Extract to read:
## BEGIN

Python Encryption - Reproducing Error: Data must be padded to 16 byte boundary in CBC mode

Question

I'm having trouble reproducing the following error;

Data must be padded to 16 byte boundary in CBC mode

When I encrypt my data I use the following padding;

BS = 16
pad = lambda s: s + (BS - len(s) % BS) * chr(BS - len(s) % BS)

and the encryption is done with the following code;

encrypt = base64.b64encode(iv + cipher.encrypt(pad(raw).encode('utf8'))).decode()

I have had no issues with the padding or encryption for a good period of time now, but I received this error recently (only once), but I'm not sure how to reproduce it. Can the actual data being passed be the issue? What would trigger this error with 16 byte padding in place?

What are you trying to do here `chr(BS - len(s)`? If the len of s is greater than 16, the result is a negative number. — John Hanley, Jun 14 '23 at 01:03
You don't pad the characters anyway, you pad the bytes. In other words, you pad **after** you encode. — President James K. Polk, Jun 14 '23 at 02:47

President James K. Polk · Accepted Answer · 2023-06-17T16:53:18.957

Padding must be performed on the bytes to be encrypted, not the characters. With utf-8 encoding, some characters are encoded to multiple bytes. For example, consider the two strings

s1 = chr(0x30)
s2 = chr(0x80)

Both strings have length 1, but the length of s1.encode('utf-8') will be 1 while the length of s2.encode('utf-8') will be 2. Your algorithm will pad s2 incorrectly.

Here is a modified pad function that is not so cryptic. You can turn it into a one-liner if you want.

def pad(s: bytes):
    block_size = 16
    size_of_last_block = len(s) % block_size
    padding_amount = block_size - size_of_last_block
    pad_bytes = bytes([padding_amount] * padding_amount)

## END

Required work:
1. Reproduce the padding thread between "I have had no" and "s2 = chr(0x80)", inclusive.
2. Give back only the records from their first line through the line containing "844 centimetres", inclusive, replacing "camera" with "viewer" and leaving everything else unchanged.

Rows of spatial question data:
## BEGIN

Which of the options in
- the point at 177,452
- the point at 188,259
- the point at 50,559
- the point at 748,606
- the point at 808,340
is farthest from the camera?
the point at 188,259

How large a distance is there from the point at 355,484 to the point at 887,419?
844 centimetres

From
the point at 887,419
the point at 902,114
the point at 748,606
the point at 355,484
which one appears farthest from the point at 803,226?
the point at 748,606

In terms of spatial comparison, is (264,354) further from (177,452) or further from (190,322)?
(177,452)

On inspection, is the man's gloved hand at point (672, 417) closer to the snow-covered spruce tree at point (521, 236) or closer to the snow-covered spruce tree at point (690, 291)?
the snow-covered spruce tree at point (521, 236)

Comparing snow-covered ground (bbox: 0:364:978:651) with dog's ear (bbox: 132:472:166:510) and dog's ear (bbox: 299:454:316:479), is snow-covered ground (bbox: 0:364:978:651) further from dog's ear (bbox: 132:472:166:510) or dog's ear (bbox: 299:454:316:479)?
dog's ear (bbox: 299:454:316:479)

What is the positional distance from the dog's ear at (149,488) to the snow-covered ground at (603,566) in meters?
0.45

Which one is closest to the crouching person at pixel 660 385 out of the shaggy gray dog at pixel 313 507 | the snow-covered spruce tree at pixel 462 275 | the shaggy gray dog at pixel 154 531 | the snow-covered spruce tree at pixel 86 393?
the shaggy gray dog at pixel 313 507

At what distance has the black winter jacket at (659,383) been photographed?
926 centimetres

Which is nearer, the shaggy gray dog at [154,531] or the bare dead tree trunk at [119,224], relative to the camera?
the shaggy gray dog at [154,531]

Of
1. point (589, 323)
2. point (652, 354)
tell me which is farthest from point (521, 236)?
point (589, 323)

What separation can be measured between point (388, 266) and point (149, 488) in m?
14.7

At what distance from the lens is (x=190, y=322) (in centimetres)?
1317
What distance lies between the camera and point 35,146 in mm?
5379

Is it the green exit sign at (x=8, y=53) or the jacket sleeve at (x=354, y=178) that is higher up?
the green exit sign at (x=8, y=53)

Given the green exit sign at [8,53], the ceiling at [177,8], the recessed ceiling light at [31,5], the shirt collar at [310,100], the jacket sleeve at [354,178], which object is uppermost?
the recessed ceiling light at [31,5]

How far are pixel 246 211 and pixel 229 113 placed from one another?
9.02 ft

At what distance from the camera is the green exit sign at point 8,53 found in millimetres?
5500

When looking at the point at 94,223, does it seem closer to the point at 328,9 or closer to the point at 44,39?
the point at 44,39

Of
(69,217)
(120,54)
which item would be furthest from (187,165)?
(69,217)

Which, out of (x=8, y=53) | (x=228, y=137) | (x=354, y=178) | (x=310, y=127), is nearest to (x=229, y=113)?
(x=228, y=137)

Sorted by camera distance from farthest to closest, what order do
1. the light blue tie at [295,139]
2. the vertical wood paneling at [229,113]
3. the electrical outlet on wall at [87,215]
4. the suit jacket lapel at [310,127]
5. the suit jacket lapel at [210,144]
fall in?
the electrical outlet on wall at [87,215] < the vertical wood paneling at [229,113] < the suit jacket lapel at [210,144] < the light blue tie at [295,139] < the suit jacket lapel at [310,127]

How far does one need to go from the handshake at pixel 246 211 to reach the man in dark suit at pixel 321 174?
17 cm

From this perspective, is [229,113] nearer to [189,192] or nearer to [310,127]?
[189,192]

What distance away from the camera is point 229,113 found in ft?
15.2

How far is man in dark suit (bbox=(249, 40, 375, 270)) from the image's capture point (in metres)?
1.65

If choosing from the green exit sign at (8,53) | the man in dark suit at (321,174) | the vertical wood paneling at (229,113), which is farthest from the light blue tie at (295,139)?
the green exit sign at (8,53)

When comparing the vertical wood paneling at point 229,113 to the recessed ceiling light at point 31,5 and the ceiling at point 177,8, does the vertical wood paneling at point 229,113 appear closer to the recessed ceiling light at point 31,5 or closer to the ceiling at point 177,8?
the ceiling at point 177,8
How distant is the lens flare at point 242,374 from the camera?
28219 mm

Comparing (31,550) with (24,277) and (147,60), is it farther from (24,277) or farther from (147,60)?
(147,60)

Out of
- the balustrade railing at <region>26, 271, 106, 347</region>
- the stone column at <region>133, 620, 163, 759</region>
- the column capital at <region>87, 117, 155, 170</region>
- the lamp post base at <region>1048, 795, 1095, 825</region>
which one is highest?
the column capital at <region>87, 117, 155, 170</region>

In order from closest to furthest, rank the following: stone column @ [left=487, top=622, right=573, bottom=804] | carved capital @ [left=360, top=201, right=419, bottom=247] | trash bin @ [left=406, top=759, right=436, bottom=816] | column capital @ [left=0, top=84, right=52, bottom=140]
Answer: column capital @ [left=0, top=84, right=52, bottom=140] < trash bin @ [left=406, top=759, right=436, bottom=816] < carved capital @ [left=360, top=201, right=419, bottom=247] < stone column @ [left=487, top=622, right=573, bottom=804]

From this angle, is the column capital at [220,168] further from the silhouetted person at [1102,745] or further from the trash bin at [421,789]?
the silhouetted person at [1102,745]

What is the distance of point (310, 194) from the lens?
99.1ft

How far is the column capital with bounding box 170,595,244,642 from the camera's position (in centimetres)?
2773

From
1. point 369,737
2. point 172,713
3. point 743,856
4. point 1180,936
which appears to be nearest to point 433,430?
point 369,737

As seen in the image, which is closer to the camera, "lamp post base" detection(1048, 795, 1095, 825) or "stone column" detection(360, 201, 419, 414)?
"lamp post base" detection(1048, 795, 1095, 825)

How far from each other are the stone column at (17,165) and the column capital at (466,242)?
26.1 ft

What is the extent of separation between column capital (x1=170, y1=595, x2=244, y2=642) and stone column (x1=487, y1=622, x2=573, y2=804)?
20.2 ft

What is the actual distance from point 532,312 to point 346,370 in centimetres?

## END

Responses:
1.
I have had no issues with the padding or encryption for a good period of time now, but I received this error recently (only once), but I'm not sure how to reproduce it. Can the actual data being passed be the issue? What would trigger this error with 16 byte padding in place?

What are you trying to do here `chr(BS - len(s)`? If the len of s is greater than 16, the result is a negative number. — John Hanley, Jun 14 '23 at 01:03
You don't pad the characters anyway, you pad the bytes. In other words, you pad **after** you encode. — President James K. Polk, Jun 14 '23 at 02:47

President James K. Polk · Accepted Answer · 2023-06-17T16:53:18.957

Padding must be performed on the bytes to be encrypted, not the characters. With utf-8 encoding, some characters are encoded to multiple bytes. For example, consider the two strings

s1 = chr(0x30)
s2 = chr(0x80)

2.
Which of the options in
- the point at 177,452
- the point at 188,259
- the point at 50,559
- the point at 748,606
- the point at 808,340
is farthest from the viewer?
the point at 188,259

How large a distance is there from the point at 355,484 to the point at 887,419?
844 centimetres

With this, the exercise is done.